▸ **Problem requirements**: Reproduce verbatim the portion of the records that opens with the line containing "Among point (191, 28)" and closes with the final line of the records, including both of those lines.

▸ **Input records**:
begin

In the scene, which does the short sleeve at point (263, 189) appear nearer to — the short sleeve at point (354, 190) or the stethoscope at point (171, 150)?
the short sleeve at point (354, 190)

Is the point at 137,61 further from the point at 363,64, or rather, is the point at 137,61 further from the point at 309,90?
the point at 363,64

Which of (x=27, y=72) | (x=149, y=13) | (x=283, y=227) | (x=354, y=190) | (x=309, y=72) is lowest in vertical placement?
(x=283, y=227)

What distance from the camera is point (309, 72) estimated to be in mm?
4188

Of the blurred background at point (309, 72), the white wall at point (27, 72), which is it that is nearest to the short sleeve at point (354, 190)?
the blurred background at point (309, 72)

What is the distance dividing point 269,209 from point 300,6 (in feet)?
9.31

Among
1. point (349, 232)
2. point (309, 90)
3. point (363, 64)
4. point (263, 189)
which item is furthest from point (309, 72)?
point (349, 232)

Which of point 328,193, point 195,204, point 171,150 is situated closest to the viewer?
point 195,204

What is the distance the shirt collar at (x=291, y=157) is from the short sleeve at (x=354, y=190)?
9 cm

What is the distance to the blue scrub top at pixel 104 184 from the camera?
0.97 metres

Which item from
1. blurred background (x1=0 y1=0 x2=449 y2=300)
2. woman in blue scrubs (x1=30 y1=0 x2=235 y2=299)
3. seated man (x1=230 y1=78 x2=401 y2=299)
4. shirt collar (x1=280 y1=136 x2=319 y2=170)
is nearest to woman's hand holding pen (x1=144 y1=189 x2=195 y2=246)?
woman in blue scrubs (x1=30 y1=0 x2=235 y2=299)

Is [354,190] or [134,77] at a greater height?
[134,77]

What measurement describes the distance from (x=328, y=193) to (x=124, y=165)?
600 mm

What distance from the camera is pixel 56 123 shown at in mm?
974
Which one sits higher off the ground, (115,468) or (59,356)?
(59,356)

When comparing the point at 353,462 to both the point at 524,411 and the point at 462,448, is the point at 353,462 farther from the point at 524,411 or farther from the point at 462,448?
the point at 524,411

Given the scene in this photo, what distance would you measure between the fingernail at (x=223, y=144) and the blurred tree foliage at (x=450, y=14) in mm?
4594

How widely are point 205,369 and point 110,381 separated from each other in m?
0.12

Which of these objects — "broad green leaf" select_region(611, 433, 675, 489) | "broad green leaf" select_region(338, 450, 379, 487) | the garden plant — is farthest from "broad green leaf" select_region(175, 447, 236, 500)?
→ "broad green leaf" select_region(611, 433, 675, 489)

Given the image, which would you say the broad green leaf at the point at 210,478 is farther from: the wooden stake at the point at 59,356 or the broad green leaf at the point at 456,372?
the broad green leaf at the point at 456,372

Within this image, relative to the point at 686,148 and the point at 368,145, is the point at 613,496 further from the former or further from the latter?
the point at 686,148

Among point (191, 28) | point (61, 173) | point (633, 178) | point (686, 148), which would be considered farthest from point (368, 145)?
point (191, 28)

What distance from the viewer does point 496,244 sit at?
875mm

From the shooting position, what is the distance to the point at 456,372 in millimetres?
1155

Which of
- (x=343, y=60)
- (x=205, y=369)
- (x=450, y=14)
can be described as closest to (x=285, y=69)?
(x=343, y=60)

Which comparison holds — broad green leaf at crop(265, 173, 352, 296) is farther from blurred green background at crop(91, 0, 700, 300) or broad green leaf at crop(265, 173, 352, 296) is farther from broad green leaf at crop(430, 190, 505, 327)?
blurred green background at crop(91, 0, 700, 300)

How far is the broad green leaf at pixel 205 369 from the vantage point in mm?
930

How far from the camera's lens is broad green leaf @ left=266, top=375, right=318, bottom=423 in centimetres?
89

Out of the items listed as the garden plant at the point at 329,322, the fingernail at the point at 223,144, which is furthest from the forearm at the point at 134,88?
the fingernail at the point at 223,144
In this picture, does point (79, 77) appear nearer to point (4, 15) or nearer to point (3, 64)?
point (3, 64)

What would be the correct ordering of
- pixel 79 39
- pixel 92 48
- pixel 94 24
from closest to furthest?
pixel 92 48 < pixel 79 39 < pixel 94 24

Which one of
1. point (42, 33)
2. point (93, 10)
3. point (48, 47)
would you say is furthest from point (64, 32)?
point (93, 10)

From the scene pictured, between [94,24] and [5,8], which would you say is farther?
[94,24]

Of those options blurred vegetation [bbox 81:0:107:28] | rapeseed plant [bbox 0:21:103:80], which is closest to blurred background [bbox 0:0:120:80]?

end

▸ **Solution to this exercise**:
Among point (191, 28) | point (61, 173) | point (633, 178) | point (686, 148), which would be considered farthest from point (368, 145)?
point (191, 28)

What distance from the viewer does point 496,244 sit at?
875mm

From the shooting position, what is the distance to the point at 456,372 in millimetres?
1155

Which of
- (x=343, y=60)
- (x=205, y=369)
- (x=450, y=14)
can be described as closest to (x=285, y=69)?
(x=343, y=60)

Which comparison holds — broad green leaf at crop(265, 173, 352, 296) is farther from blurred green background at crop(91, 0, 700, 300) or broad green leaf at crop(265, 173, 352, 296) is farther from broad green leaf at crop(430, 190, 505, 327)?
blurred green background at crop(91, 0, 700, 300)

How far is the broad green leaf at pixel 205 369 from the vantage point in mm?
930

How far from the camera's lens is broad green leaf @ left=266, top=375, right=318, bottom=423 in centimetres?
89

Out of the items listed as the garden plant at the point at 329,322, the fingernail at the point at 223,144, which is furthest from the forearm at the point at 134,88?
the fingernail at the point at 223,144
In this picture, does point (79, 77) appear nearer to point (4, 15) or nearer to point (3, 64)?
point (3, 64)

What would be the correct ordering of
- pixel 79 39
- pixel 92 48
- pixel 94 24
from closest to furthest?
pixel 92 48 < pixel 79 39 < pixel 94 24

Which one of
1. point (42, 33)
2. point (93, 10)
3. point (48, 47)
would you say is furthest from point (64, 32)?
point (93, 10)

From the scene pictured, between [94,24] and [5,8], which would you say is farther?
[94,24]

Of those options blurred vegetation [bbox 81:0:107:28] | rapeseed plant [bbox 0:21:103:80], which is closest to blurred background [bbox 0:0:120:80]?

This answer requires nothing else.